Start

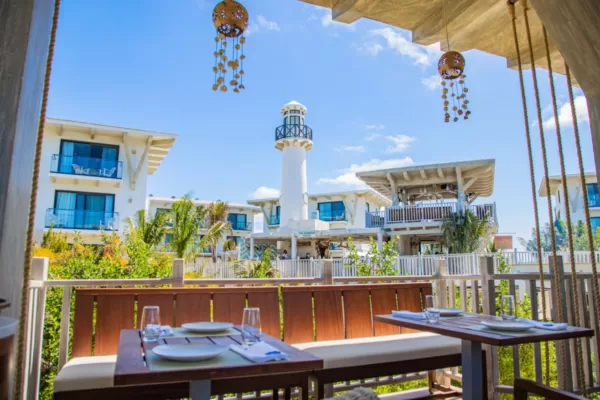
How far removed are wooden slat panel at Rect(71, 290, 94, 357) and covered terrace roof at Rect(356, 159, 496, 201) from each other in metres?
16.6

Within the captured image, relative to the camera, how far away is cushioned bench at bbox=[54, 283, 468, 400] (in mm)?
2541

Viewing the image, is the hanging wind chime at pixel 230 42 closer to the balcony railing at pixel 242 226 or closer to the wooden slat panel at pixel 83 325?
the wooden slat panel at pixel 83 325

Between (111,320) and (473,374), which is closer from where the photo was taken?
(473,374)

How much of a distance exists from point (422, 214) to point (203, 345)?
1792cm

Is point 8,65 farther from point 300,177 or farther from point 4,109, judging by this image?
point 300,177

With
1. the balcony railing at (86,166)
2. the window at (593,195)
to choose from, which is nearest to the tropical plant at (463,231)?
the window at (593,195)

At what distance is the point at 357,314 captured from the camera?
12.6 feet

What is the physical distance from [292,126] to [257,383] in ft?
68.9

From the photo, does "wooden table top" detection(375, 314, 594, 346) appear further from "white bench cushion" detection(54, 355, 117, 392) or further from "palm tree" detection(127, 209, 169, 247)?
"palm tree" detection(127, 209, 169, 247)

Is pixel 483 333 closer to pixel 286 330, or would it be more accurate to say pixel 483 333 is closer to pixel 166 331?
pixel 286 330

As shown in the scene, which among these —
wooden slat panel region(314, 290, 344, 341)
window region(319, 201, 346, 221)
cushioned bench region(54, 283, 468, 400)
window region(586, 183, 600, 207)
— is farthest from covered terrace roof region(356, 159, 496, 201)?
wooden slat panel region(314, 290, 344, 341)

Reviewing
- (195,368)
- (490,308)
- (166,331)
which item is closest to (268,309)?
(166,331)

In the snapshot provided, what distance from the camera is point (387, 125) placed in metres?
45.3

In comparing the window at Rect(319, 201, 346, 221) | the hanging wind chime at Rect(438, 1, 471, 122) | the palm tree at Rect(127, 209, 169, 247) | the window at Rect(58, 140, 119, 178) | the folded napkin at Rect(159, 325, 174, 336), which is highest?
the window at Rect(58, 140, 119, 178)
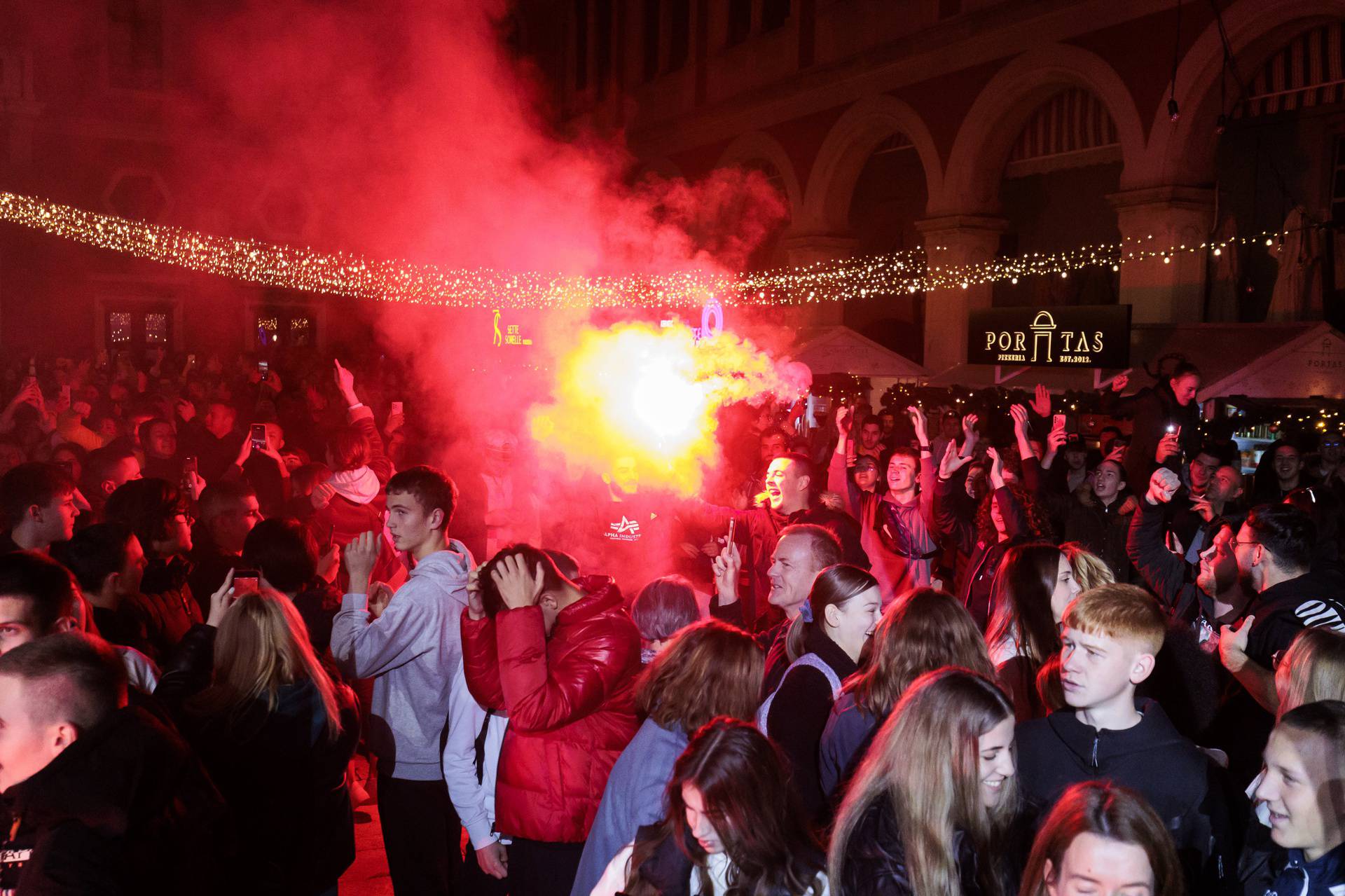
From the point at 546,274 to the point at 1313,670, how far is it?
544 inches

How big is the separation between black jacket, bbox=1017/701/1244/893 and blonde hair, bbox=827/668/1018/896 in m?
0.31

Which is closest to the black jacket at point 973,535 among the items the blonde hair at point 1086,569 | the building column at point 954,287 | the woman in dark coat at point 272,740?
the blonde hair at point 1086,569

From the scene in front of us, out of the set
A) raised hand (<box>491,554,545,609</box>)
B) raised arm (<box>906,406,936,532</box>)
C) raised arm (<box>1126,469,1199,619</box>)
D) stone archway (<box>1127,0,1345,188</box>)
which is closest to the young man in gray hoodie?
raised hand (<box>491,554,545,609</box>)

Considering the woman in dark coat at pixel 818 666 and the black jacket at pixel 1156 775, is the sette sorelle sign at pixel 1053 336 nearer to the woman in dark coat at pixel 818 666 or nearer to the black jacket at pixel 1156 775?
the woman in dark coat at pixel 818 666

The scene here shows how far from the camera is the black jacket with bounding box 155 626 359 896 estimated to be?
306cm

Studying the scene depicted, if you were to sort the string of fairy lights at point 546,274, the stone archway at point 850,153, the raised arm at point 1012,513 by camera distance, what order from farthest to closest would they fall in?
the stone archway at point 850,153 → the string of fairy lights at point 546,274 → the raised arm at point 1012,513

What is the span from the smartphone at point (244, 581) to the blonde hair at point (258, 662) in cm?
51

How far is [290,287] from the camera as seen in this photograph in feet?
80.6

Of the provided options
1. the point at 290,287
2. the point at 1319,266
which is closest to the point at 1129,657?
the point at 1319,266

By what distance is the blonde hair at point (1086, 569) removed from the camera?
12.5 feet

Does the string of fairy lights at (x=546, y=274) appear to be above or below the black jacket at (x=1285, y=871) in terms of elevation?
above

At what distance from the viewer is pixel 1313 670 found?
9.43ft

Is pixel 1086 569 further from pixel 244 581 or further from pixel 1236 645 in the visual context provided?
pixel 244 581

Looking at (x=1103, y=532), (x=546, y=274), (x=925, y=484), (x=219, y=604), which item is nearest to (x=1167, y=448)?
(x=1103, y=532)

End
Start

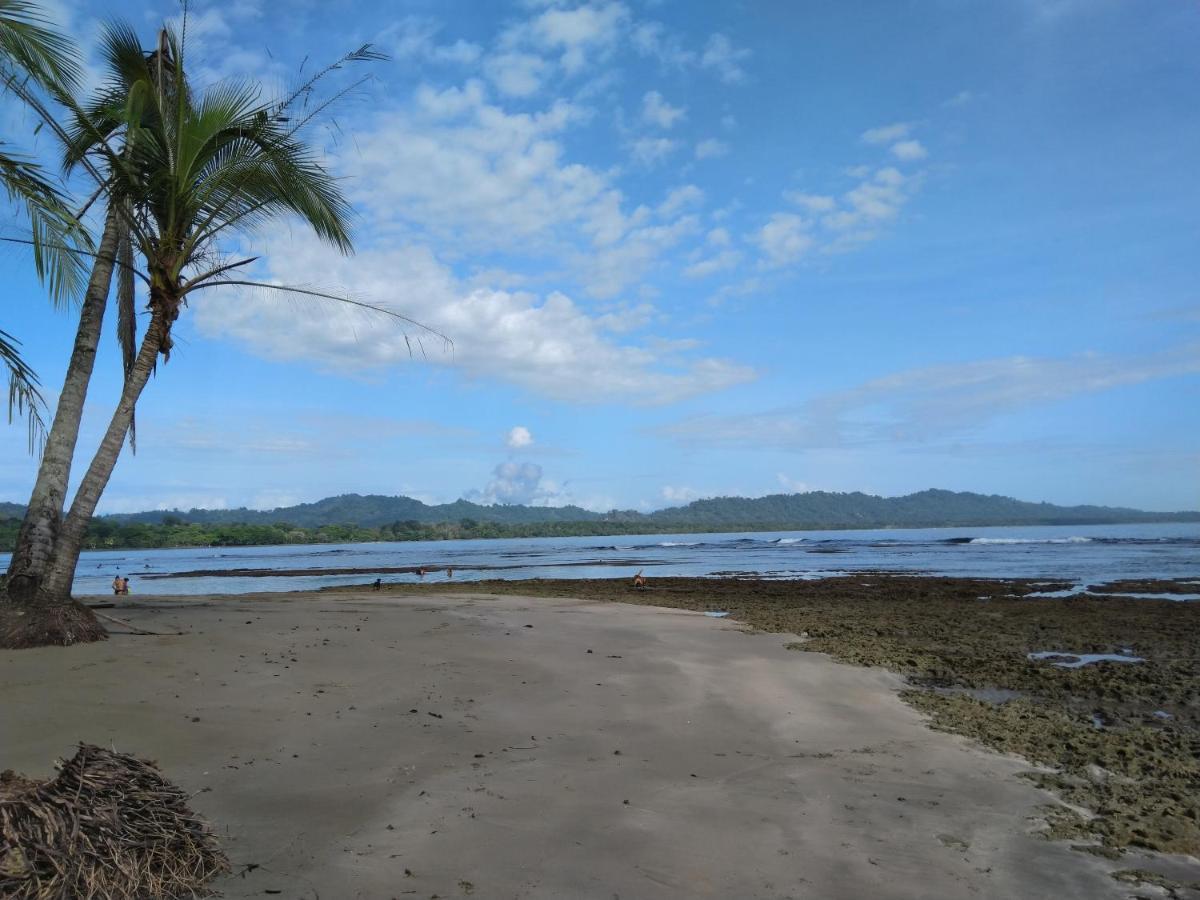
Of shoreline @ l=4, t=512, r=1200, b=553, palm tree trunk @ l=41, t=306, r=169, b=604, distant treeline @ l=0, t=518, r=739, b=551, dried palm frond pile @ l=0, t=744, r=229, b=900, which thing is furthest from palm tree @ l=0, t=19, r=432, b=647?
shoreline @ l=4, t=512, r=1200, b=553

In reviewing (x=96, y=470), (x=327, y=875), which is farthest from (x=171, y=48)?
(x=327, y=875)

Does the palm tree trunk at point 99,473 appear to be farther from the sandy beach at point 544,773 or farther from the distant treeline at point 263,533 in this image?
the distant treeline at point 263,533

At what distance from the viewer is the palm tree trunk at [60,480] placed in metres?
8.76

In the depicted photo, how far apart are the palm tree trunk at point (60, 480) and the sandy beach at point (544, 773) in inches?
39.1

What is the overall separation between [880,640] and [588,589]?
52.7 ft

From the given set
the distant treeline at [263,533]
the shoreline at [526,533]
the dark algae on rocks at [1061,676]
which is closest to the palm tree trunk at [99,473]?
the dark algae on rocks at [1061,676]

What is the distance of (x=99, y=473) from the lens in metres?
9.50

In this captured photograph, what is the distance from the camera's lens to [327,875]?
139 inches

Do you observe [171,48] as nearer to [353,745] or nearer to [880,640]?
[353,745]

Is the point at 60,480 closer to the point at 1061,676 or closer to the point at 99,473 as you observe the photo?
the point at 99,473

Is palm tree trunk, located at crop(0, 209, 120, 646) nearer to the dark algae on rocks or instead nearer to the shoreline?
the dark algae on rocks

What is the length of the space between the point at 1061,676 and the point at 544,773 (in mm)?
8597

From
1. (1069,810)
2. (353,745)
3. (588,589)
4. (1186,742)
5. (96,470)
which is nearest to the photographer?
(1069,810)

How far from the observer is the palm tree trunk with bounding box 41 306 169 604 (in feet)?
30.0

End
Start

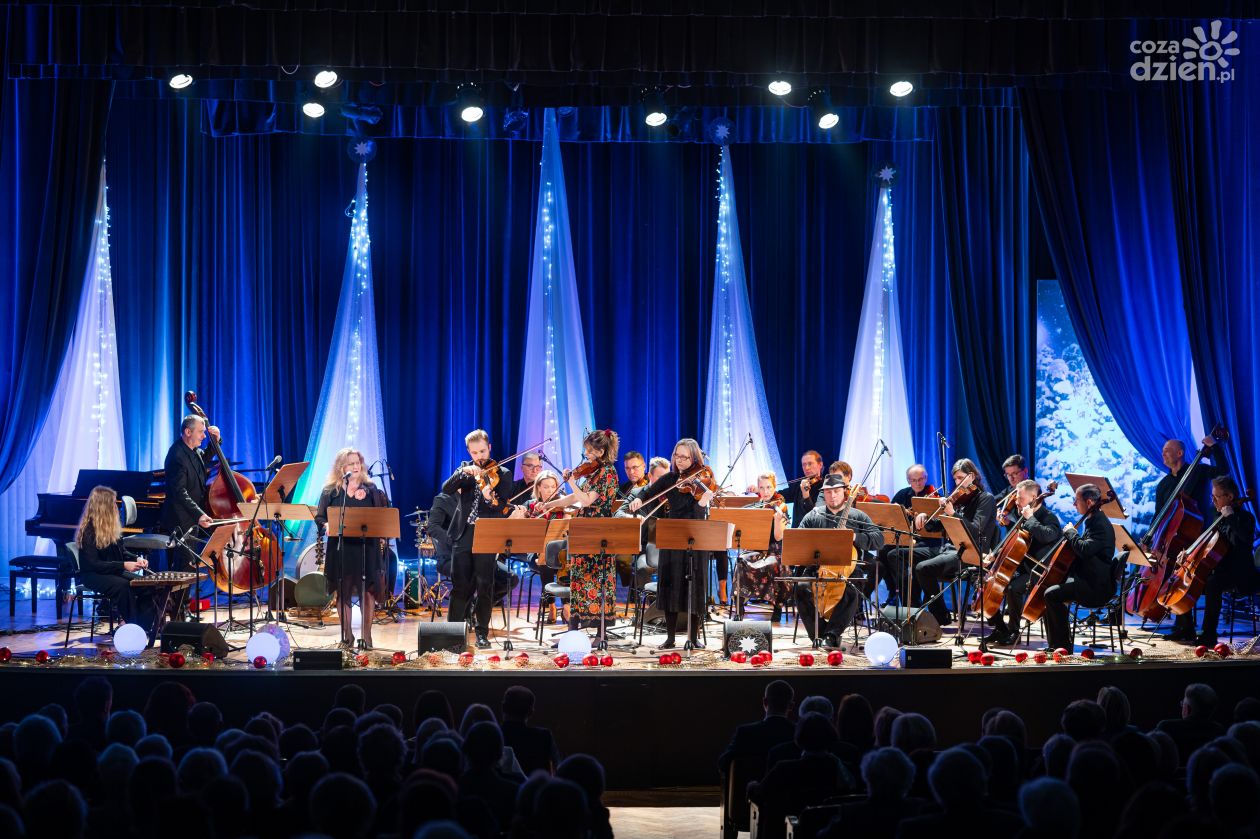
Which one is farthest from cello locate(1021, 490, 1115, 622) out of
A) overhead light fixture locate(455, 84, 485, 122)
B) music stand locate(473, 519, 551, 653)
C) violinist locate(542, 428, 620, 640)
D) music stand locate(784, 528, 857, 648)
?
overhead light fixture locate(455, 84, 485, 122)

End

Set problem. Count the lines in the three blocks above that contain the word "captured", matching case exactly, and reply with only the number.

Expected answer. 3